The Third Circuit ruled that an employee who claims he is disabled as a result of his medication or other medical treatment must prove that:

  1. the medication or treatment is required in the “prudent judgment” of his medical profession;
  2. there is no available alternative that is equally effective and lacks similarly disabling side effects; and
  3. the treatment is not solely required for an impairment resulting from the employee’s voluntary choices.

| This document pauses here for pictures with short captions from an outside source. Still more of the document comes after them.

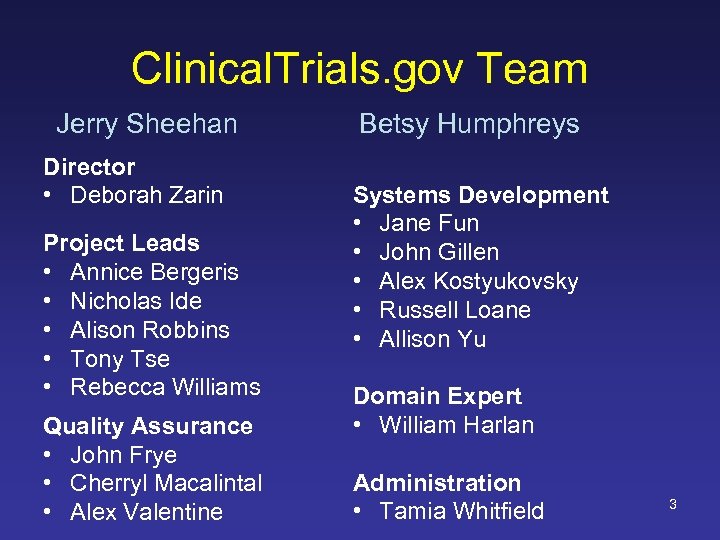 Clinical. Trials. gov Team Jerry Sheehan Director • Deborah Zarin Project Leads • Annice
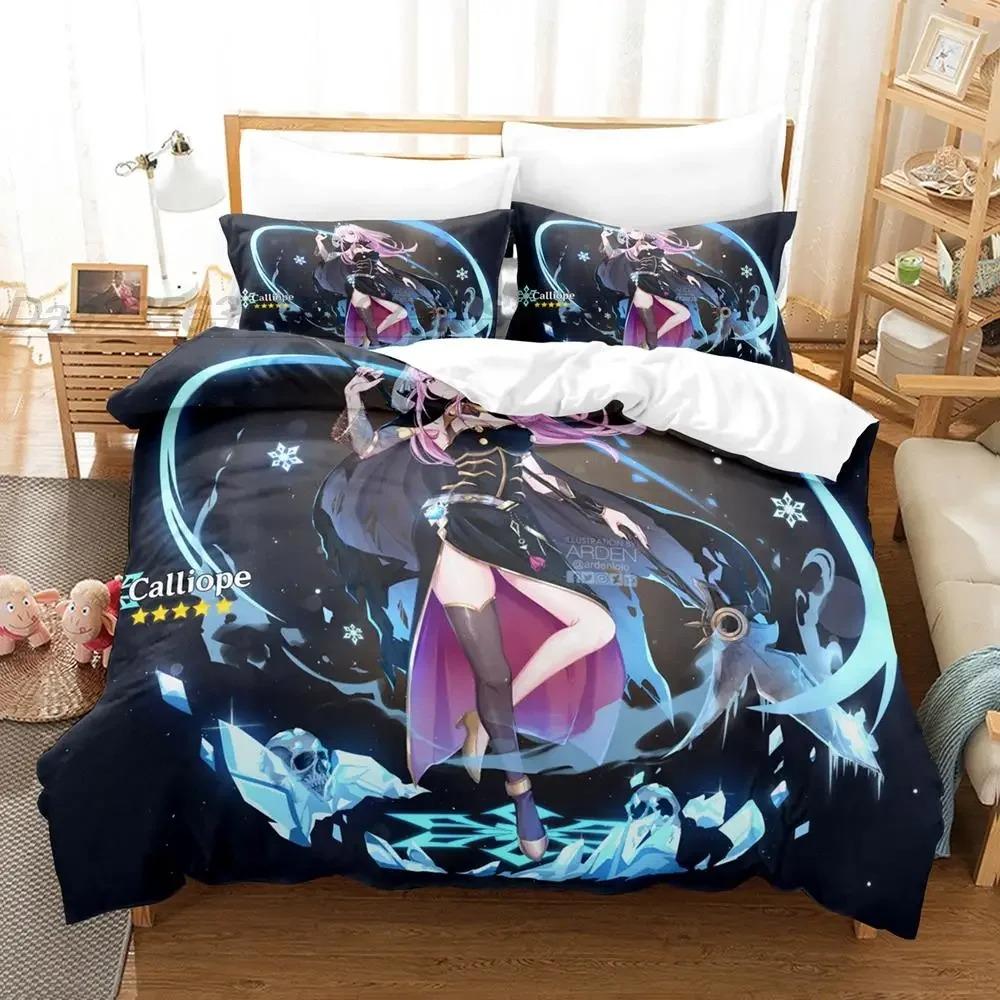 Mori Calliope Bettwäsche Set Einzelbett Twin Full Queen King Size Bettset Erwachsene Kind Schlafzimmer Bettbezug Sets 3D Druck Kawaii Anime Mädchen
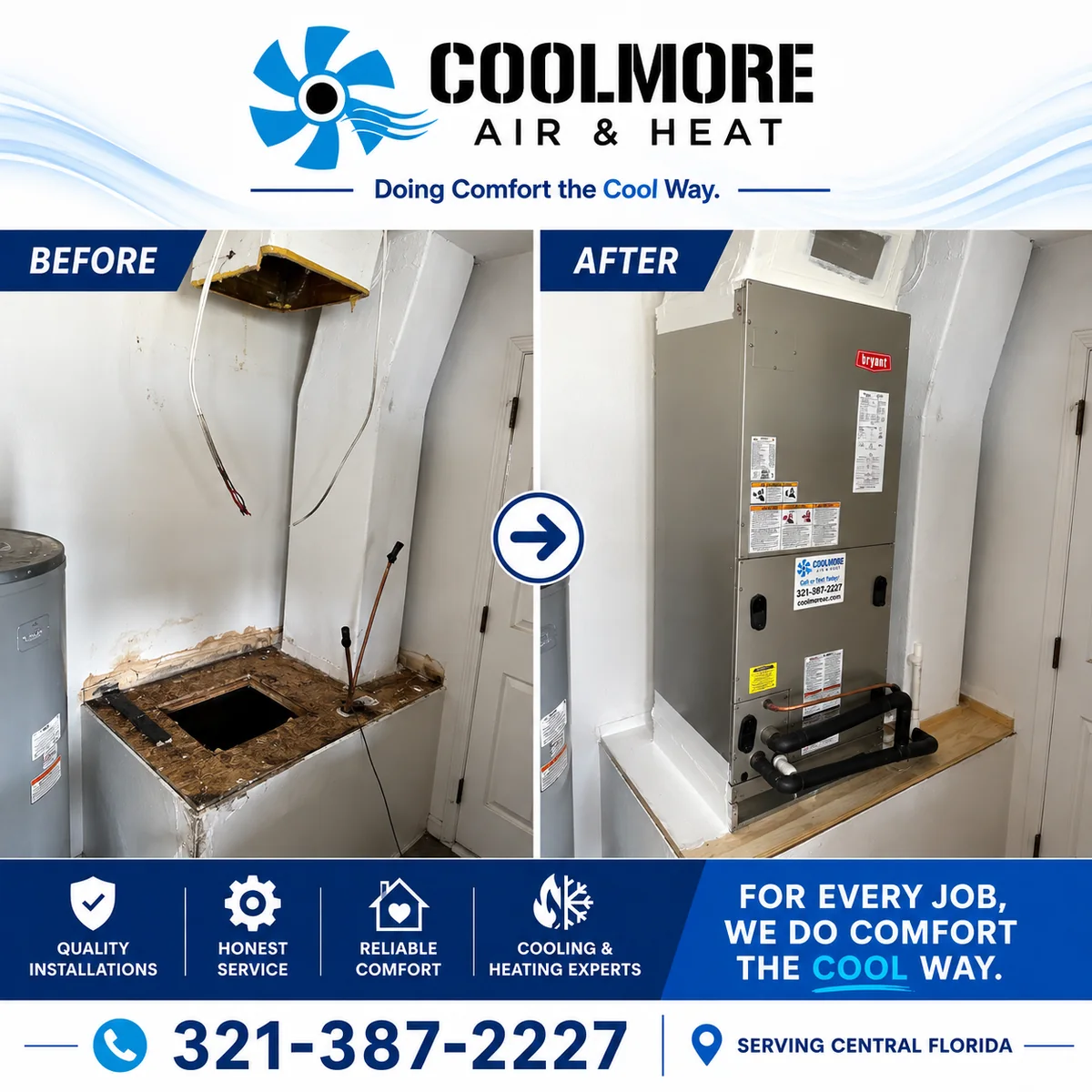 Before and after HVAC equipment replacement by Coolmore Air & Heat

Applying this standard, the court found Mr. Sulima did not meet this standard because he did not show that his weight loss medication was required by his doctor. The Court relied on evidence that Mr. Sulima’s doctor testified he would have recommended Mr. Sulima stop taking the mediation if he had complained to him about the side effects.

It should be noted that, in Sulima, the Third Circuit interpreted the ADA before it was amended by the ADA Amendments Act of 2008. The ADA Amendments Act only applies to disability discrimination claims based on events that occurred on or after January 1, 2009.

It is likely the Court would have applied the same test in a case brought under the ADA Amendments Act. However, since the amendment significantly broadened the definition of a disability under the ADA, the Court might have reached a different conclusion if Mr. Sulima had been fired on or after January 1, 2009.